The brands are at it again, folks, more or less spoiling the most fun part of any Super Bowl—the ads—by releasing them early online. Of course, several of the big players are bypassing ads entirely, allaying themselves the fear of going viral for the wrong reasons by pumping their spending into COVID-19 relief. That, of course, leaves plenty of room for the more daring companies among us, many of whom have already begun teasing their big ads. Below, you’ll find the likes of Michael B. Jordan, Lil Nas X, Dolly Parton, John Cena, and Marshawn Lynch, among many others, elevating some truly dire scenarios.
Let’s have a look at some of the most notable ones below.
Amazon
Who’s in it: Michael B. Jordan
What is he doing: Playing a hot version of Alexa for a woman in an unhappy marriage.
Bud Light
Who’s in it: Post Malone and Cedric the Entertainer
What are they doing: Reuniting with other former Bud Light pitchmen, including the Bud Knight and the Real Men Of Genius singer, who is actually Survivor singer Dave Bickler.

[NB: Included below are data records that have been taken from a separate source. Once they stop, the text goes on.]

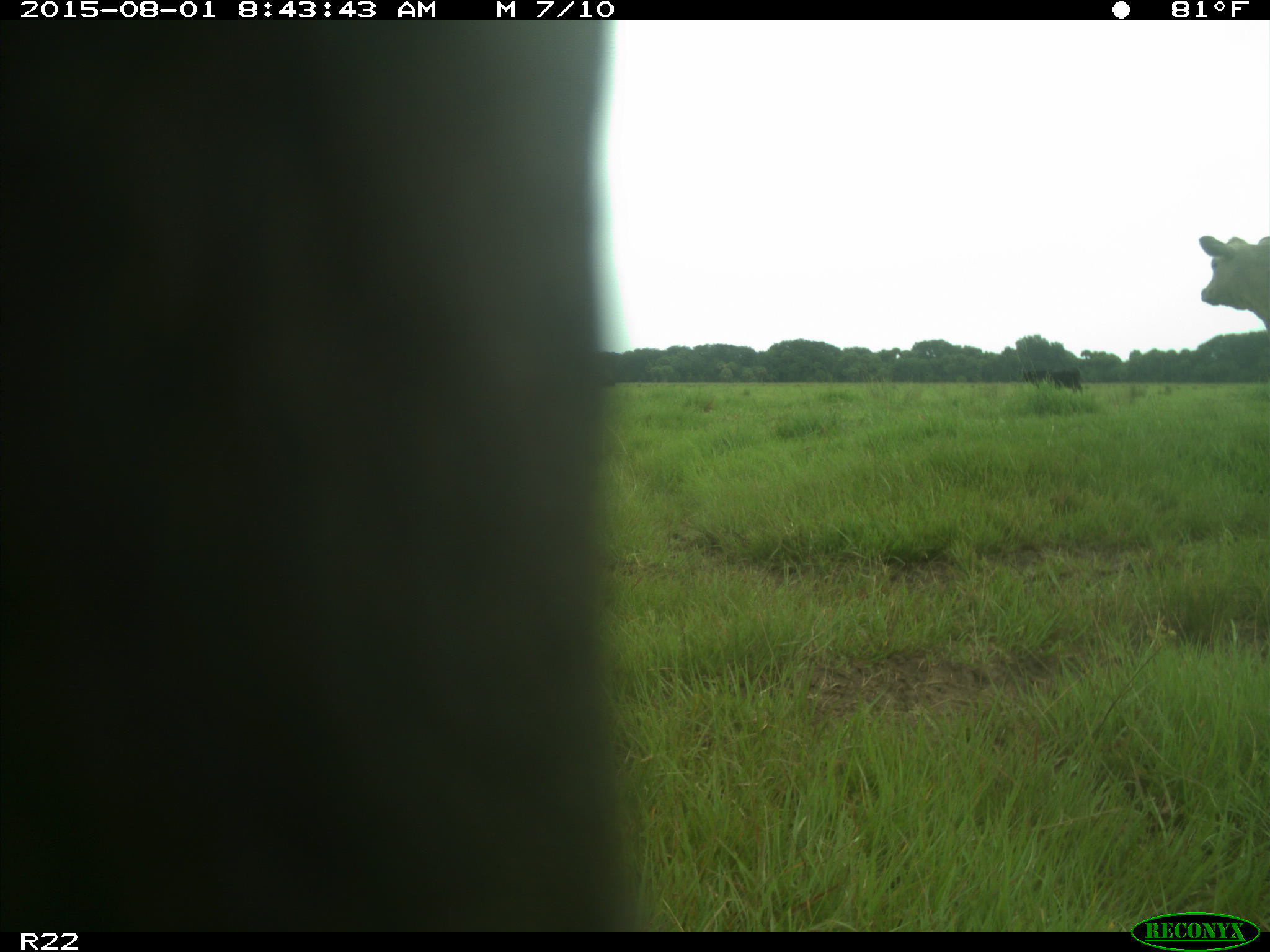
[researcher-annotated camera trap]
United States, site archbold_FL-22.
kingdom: Animalia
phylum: Chordata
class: Mammalia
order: Artiodactyla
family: Bovidae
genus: Bos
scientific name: Bos taurus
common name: domestic cow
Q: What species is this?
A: Bos taurus (domestic cow).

Bud Light Seltzer Lemonade
Who’s in it: Nobody you’d know, probably
What are they doing: Reimagining the pandemic as an apocalyptic storm of lemons because when life gives you lemons...
Cheetos
Who’s in it: Ashton Kutcher and Mila Kunis
What are they doing: Ashton is mad that Mila keeps eating the Cheetos, but after taking the advice of Shaggy, who lives in their house, she chooses to deny having eaten them, despite her obvious Cheetos fingers. Shaggy does a snack-themed verse of his 2000 hit single “It Wasn’t Me.” Lesser version of Doritos’ M.C. Hammer commercial from last year. 2 stars out of five, all of which go to Shaggy.
Doritos
Who’s in it: Matthew McConaughey
What is he doing: Realizing that the only cure for his affliction—being flat like a piece of parchment paper—is Doritos 3D, the likes of which he steals by snaking through a vending machine’s snack dispenser. Celebrities, always thinking they don’t have to pay for shit.
Frito-Lay
Who’s in it: Marshawn Lynch, Deion Sanders, Jerry Rice, Terry Bradshaw, Jerome Bettis, Troy Aikman, and Eli and Payton Manning
What are they doing: Performing a Super Bowl-themed riff on “The Night Before Christmas” that’s centered around various kinds of chips. Now will you buy some Tostitos?
Logitech
Who’s in it?: Lil Nas X
What is he doing: Encouraging us to “create the future by defying the logic of the past.” Considering the guy got famous on TikTok with a country-rap song, that actually means something when he says it.
Michelob Ultra
Who’s in it: Peyton Manning and Serena Williams
What are they doing: Having fun and drinking beer in their million-dollar homes as a narrator babbles some drivel about being happy.
Mountain Dew
Who’s in it: John Cena and a barking watermelon dog
What are they doing: Teasing a watermelon-flavored Mountain Dew, as well as a contest in which the first egghead to count every bottle of this neon swill in its actual Super Bowl commercial will win a million bucks.
Pringles
Who’s in it: Some astronauts who have just returned from space
What are they doing: Slowly dying of thirst, hunger, and exposure because the suits at NASA are too busy “stacking Pringles.”
Squarespace
Who’s in it: Dolly Parton
What is she doing: Singing a hideous new version of “9 to 5" called “5 to 9" that tries to make the concept of 12-hour work days sound fun. Fuck right the hell off.
Stella Artois
Who’s in it: Lenny Kravitz
What’s he doing: Telling us to make the most of our lives while shilling for beer.
Tide
Who’s in it: Jason Alexander
What is he doing: Getting doused in gunk and ass smell as a hoodie, dubbed “Jason Alexander hoodie” by a teen’s weary mother. We hate to give one to The Brands, but this one is funny. Kudos to its use of Joey Scarbury’s “Believe It Or Not,” a reference to a particularly inspired Seinfeld bit.